Bayesian Optimization systematically explored the hyper-parameter space by constructing a probabilistic model of the objective function, which aimed to maximize classification accuracy. The optimization process iteratively refined the selection of hyper-parameters—such as learning rate, batch size, number of filters, and kernel sizes—by evaluating their impact on model performance. An acquisition function guided this process, balancing exploration of new hyper-parameter configurations and exploitation of promising values. K-fold cross-validation was employed during training, and Bayesian Optimization dynamically adjusted hyper-parameters based on validation performance, leading to improved accuracy and reduced overfitting. Table 1 summarizes the CNN architecture and training configuration, with hyperparameters reflecting the optimal values identified via Bayesian Optimization.

images

5 Experimental Setup

Experiments were conducted on a Windows 11 Pro system with an Intel Core i7 (2.40 GHz), using Python and libraries such as TensorFlow, NumPy, Pandas, and Scikit-learn. An n-fold cross-validation was applied to evaluate model performance, achieving high accuracy on the IM-WSHA and ENABL3S datasets. Data acquisition and evaluation methods are detailed in later sections.

6 Experimental Results

We evaluated the proposed IS-DAR using the IM-WSHA and ENABL3S datasets, employing N-fold cross-validation where each data instance contributed to both training and validation. The confusion matrices in Fig. 10a,b show the model’s performance, with a mean accuracy of 93.0% on IM-WSHA and 92.0% on ENABL3S, reflecting the model’s generalization ability.

images

Figure 10: Confusion matrices showing accuracy for the (a) IM-WSHA (b) and ENABL3S datasets

To further validate the effectiveness of our proposed hybrid pipeline, we compare its classification accuracy with recent state-of-the-art HAR models. Our method outperforms existing approaches in both datasets. As shown in Table 4, our method outperforms existing approaches in both datasets. Specifically, on the ENABL3S dataset, our system achieves 92.0% accuracy, surpassing the CNN-based classification system (90.93%) and the LDA-based classification system (85.78%) reported in [23]. Similarly, for the IM-WSHA dataset, our approach achieves 93.0% accuracy, outperforming the RPLB + Stochastic Gradient Descent system (83.18%) and the RPLB + Adagrad system (81.73%) reported in [24].

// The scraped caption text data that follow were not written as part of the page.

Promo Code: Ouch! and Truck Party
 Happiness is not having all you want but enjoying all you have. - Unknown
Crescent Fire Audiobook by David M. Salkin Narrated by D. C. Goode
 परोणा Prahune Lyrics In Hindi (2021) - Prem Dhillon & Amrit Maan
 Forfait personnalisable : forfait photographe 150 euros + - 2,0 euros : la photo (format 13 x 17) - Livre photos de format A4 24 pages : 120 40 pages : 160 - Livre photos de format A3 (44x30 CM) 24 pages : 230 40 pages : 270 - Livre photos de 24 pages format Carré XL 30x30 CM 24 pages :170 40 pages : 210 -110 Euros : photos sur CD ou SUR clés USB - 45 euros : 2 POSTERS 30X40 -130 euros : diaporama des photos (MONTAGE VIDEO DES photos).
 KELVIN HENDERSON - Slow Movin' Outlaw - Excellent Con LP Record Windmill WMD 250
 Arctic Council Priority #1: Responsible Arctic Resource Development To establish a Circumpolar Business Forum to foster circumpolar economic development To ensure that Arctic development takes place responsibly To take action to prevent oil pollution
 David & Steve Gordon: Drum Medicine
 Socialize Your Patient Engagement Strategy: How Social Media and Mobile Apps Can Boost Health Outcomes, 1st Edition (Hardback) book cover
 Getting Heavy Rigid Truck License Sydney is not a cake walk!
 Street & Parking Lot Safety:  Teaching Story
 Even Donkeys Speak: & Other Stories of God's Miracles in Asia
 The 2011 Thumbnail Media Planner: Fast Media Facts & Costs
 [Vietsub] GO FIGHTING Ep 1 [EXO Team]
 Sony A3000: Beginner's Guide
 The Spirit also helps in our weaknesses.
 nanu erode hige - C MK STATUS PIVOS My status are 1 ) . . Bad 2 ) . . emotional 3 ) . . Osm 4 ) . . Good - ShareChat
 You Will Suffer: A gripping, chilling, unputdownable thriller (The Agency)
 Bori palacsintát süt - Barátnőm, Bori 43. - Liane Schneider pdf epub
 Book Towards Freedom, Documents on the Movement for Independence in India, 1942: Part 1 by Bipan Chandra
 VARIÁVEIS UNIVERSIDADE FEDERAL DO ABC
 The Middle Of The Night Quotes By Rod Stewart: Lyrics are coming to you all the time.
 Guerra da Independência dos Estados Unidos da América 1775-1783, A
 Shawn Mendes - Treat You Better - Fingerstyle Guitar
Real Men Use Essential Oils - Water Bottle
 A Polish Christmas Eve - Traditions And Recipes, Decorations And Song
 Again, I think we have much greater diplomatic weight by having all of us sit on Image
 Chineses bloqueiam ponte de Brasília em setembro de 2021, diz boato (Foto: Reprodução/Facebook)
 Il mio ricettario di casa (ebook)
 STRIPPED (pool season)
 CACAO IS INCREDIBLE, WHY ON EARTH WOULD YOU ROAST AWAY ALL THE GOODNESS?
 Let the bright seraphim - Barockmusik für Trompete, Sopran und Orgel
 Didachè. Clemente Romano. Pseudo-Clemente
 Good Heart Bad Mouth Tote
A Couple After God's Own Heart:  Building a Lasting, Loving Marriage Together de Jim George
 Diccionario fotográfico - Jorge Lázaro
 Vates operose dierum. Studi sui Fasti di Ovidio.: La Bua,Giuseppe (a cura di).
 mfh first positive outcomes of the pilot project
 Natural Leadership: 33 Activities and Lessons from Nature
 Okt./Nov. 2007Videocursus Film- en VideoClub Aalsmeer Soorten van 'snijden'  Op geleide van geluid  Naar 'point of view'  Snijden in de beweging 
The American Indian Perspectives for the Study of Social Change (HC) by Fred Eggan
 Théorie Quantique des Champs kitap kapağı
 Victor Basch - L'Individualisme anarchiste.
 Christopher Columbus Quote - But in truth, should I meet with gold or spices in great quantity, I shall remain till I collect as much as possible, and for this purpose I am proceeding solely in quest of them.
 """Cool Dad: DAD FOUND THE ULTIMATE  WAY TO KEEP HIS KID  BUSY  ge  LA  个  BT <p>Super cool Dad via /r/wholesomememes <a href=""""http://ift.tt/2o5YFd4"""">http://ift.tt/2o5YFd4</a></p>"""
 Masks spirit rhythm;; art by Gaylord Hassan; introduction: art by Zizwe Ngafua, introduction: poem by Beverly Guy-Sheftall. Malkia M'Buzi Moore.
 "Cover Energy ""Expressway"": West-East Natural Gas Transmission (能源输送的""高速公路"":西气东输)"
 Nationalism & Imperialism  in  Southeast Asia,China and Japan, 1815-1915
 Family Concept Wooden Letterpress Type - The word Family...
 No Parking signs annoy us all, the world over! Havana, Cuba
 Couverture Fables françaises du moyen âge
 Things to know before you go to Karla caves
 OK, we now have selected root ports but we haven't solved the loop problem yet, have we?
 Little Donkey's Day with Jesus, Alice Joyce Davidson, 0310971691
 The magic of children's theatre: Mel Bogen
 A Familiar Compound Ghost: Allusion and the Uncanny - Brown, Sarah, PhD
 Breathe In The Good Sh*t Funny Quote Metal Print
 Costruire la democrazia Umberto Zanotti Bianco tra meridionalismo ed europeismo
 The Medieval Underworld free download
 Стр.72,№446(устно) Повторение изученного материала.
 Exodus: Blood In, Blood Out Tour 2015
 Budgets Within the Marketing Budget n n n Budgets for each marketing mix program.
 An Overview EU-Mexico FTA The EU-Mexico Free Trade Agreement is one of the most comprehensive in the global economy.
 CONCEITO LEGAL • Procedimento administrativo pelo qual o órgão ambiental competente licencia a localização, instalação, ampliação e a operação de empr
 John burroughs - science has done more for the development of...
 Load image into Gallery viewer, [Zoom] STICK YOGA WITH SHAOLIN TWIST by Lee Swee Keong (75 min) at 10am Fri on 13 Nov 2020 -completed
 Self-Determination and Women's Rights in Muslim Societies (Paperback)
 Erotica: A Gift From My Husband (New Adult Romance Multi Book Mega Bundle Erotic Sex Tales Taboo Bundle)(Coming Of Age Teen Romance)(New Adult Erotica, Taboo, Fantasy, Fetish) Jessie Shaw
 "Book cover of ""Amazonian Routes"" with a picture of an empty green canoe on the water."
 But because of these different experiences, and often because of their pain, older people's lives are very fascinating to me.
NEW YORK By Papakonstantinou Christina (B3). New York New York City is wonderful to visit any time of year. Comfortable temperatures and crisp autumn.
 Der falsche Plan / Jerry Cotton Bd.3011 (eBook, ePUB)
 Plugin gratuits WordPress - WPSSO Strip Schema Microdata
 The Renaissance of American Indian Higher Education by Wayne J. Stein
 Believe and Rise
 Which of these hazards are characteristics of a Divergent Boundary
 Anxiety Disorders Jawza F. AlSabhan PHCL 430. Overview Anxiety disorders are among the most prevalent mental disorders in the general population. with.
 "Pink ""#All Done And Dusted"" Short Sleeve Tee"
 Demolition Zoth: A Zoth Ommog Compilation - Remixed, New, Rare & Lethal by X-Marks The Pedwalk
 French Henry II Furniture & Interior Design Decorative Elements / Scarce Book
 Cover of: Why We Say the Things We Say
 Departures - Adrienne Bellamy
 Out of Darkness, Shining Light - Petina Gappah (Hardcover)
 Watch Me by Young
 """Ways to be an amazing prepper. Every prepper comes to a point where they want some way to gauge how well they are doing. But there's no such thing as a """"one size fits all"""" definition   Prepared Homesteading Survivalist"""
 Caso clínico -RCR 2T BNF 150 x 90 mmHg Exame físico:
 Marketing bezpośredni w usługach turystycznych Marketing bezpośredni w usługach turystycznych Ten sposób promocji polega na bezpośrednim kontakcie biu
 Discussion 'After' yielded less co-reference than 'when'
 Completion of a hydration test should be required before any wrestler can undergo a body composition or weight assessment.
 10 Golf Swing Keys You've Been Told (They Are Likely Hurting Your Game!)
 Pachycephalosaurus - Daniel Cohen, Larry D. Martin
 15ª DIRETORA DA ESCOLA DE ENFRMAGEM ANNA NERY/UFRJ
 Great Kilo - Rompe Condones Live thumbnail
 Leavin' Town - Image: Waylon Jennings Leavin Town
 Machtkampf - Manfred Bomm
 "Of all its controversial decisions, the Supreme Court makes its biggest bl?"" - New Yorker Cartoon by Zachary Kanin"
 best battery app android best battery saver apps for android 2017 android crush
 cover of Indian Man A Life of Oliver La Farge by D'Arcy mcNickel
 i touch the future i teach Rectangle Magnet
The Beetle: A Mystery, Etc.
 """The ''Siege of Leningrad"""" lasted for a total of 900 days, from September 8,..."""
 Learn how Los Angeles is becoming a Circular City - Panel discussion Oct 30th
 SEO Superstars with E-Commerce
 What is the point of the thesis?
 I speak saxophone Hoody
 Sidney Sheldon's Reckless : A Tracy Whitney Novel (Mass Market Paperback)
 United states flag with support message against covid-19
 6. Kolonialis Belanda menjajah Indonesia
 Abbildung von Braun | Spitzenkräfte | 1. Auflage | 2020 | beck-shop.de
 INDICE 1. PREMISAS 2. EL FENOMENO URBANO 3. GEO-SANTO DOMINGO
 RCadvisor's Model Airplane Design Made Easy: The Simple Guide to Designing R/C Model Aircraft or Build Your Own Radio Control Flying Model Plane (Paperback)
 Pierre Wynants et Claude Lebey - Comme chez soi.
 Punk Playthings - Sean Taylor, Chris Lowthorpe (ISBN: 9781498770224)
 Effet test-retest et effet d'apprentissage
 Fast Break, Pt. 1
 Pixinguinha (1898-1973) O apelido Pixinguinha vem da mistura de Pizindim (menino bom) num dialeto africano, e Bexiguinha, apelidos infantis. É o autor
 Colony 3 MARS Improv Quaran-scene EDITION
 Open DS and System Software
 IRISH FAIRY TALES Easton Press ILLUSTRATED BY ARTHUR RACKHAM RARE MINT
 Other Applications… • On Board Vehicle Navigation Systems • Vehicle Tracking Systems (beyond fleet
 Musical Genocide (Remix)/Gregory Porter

6.1 Precision, Recall, and F1 Score for IS-DAR

This study has included precision, recall, and F1-score as evaluation metrics. The IM-WSHA and ENABL3S datasets’ precision, recall, and F1 score are displayed in Tables 2 and 3, respectively. Finally, Table 4 shows the comparison of proposed system with other state-of-the-art systems over the IM-WSHA and ENABL3S datasets. The bold text in Tables 2 and Tables 3 indicates the dataset classes, while the bold numerical values at the end represent the average precision, recall, and F1 score.

images

6.2 Computational Complexity and Feature Selection Comparison

Despite its multi-stage design, the proposed method remains efficient—Bayesian Optimization achieves effective feature selection with low execution time (4.2 s) and memory usage (75 MB), as shown in Table 5. Compared to PCA, SVD, and IDA, it offers better accuracy while remaining practical for real-world use.

images

7 Conclusion and Future Works

The proposed methodology efficiently detects locomotor movements through inertial sensors with a robust feature extraction, processing, and classification flow. It uses Chebyshev filtering, Blackman windowing, and extracts GMM, MFCC, spectral entropy, quaternion, and GCC features. The best features are shortlisted through Bayesian Optimization followed by classification using a CNN. The system outperforms the existing approaches on IM-WSHA and ENABL3S datasets, and it is extremely promising for use in real-time movement monitoring, medical care, and sports.

Although it is true that the process involves costly computations such as feature extraction and classification, its appropriateness relies on application needs in the real world. When high accuracy and robustness are more important than low-latency processing—such as diagnostics for medicine, cybersecurity intrusion detection, or financial fraud detection—the cost of processing is reasonable. Sensor drift is a potential issue on long-term deployment, although low degradation across a period of time indicates that the process is stable for extended use.

Although we prioritize performance, interpretability is especially important for applications in healthcare, security, and behavior monitoring. To facilitate this, we use hand-crafted features—spectral entropy, quaternion descriptors, and GMM statistics—that possess well-understood physical meaning with respect to body movement. These transparently inform activity signals increase user trust. For greater model explainability, we will incorporate post-hoc explanation mechanisms such as SHAP and LIME, particularly to elucidate CNN predictions in uncertain or high-consequence situations.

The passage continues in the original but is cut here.